Musawwir & Suryadi, 2021 go on to say that using the visualization approach could be helpful when adopting ethnomathematics activities as pedagogical tools in the process of learning mathematics. In the learning process, a visualization approach can be utilized to convey an abstract mathematical concept through four stages: visualization, representation, abstraction, and schema, according to Kusnandi (2020). In the visualization stage, the learners perceive the mathematical concepts intertwined with the cultural item, whereas in the representation stage, they model the observed mathematical concepts without the use of external media. They now gather data regarding the insights they gained from the visualization stage observations. They complete the mathematical notions at this point in the abstraction stage by making a statement reconstruction that applies to all models created from the representation. They verify the accuracy of any findings or broad guidelines they would have drawn during the schema step. According to Pais (2011), if ethnomathematics is not carefully planned for when it is incorporated into the teaching and learning process of school mathematics, there is a chance that it will be seen as coming from a culture where school mathematics is being forced to lose its uniqueness. To put it another way, well-meaning deeds may end up having unintended consequences.

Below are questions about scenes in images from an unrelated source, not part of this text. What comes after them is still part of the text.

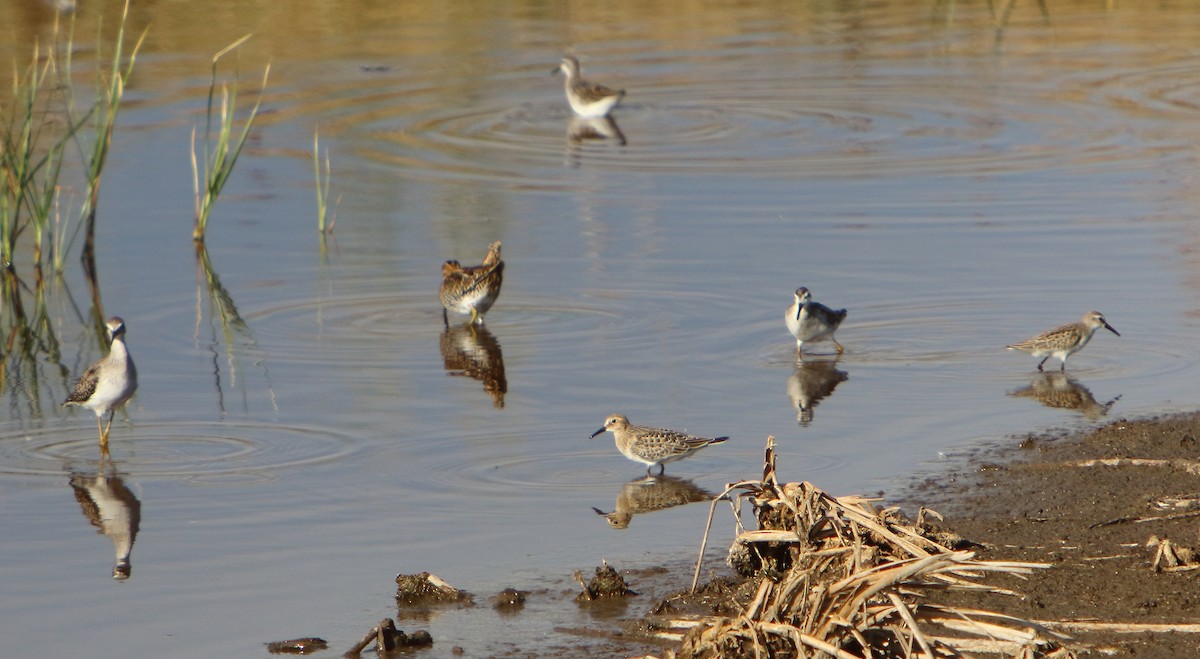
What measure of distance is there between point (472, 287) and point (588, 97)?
10.0 metres

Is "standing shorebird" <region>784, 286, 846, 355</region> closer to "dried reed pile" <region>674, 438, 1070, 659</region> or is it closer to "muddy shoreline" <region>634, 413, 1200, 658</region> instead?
"muddy shoreline" <region>634, 413, 1200, 658</region>

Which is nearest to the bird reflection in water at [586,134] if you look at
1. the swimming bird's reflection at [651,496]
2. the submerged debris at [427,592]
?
the swimming bird's reflection at [651,496]

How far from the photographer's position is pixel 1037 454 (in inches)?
397

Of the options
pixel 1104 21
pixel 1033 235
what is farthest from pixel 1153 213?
Answer: pixel 1104 21

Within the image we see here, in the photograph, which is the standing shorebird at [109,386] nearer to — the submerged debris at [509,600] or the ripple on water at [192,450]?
the ripple on water at [192,450]

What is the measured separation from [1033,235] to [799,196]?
117 inches

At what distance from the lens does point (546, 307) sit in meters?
15.0

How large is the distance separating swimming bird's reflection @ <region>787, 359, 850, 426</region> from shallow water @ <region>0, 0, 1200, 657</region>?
0.05 meters

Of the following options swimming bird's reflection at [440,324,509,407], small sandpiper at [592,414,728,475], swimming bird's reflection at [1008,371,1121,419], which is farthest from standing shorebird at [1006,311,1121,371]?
swimming bird's reflection at [440,324,509,407]

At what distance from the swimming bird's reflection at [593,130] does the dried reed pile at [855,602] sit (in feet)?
52.3

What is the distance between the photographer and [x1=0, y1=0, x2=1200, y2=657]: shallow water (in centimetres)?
908

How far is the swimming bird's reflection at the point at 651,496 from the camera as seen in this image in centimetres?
963

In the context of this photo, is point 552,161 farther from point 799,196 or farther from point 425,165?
point 799,196

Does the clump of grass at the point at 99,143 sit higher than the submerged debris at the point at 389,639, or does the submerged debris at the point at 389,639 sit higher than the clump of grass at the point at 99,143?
the clump of grass at the point at 99,143
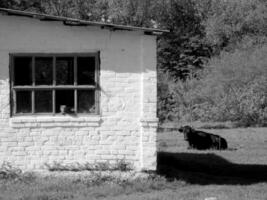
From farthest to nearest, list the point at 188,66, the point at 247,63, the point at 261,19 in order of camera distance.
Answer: the point at 188,66, the point at 261,19, the point at 247,63

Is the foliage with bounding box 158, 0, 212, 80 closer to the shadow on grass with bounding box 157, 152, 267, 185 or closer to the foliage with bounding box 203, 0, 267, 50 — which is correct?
the foliage with bounding box 203, 0, 267, 50

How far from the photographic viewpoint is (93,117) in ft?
38.1

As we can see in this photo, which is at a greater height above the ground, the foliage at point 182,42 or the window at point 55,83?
the foliage at point 182,42

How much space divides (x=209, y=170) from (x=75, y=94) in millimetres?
4683

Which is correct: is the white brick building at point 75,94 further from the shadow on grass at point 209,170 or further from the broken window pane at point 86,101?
the shadow on grass at point 209,170

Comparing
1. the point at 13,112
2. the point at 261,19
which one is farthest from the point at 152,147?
the point at 261,19

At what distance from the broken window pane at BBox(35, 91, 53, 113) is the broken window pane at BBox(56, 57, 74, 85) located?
35cm

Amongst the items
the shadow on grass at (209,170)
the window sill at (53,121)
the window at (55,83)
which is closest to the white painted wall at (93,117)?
the window sill at (53,121)

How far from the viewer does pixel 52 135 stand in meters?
11.6

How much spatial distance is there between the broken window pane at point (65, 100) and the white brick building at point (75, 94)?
2 cm

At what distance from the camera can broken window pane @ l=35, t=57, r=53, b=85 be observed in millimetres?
11703

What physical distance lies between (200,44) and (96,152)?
1566 inches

Finally, as demonstrated by Zuhra et al. (2021), ethnomathematics activities such as those identified in this review can be employed as evaluation instruments to determine how well learners apply their knowledge of mathematics to real-world situations. According to Fouze and Amit (2018), learners should master mathematical concepts in theory first, and then use those concepts through culturally appropriate methods and resources. In this way, the concepts are made easier for them to understand, increasing the likelihood that they will do so. They recommend using these cultural activities as an inquiry or project/ investigation work to introduce learners to various viewpoints. According to D’Ambrosio (2001), learners start to recognize the value of diversity in thought and how it can inspire creativity as a result of such exposure. In addition, learners will begin to ask different questions rather than concentrating on the one right answer, which could result in different answers (Hendriyanto et al., 2023). Alternatively, they could still come up with the same answers but come up with unique approaches to sharing and presenting them. In this approach, learners can express themselves in a variety of ways and, with the help of their teachers, develop the creativity to solve problems using a variety of solutions (Putra & Mahmudah, 2021).

5 Conclusion

There is still much to learn about the relevance of incorporating the ethnomathematics program into mathematics education and what constitutes an ethnomathematics program in the mathematics classroom. This review has revealed that school mathematics concepts of measures, number patterns and operations, geometry, algebra, and data analysis and probability are abundant in ethnomathematics activities namely cultural games, weaving, cultural dances, symbolic calculations, buildings, meals, and number systems. Consequently, the ethnomathematics program can be used as a pedagogical, learning, or assessment tool in mathematics courses. One of the best ways to make mathematics more relatable to learners and help them realize its importance is to have them investigate mathematics within the context of their own cultures. Additionally, ethnomathematics can introduce learners to multicultural views on mathematics that both challenge and reinforce the concepts and methods taught in the mathematics classroom. It follows that, given all of the ways ethnomathematics affords the learning process, the moment is right for all nations to include it in mathematics education. This paper's assessment of the affordances of ethnomathematics is based only on the articles that were studied; if other articles are reviewed, the knowledge may be expanded. However, its findings are especially beneficial for people unsure how to begin integrating the ethnomathematics program into the teaching and learning process.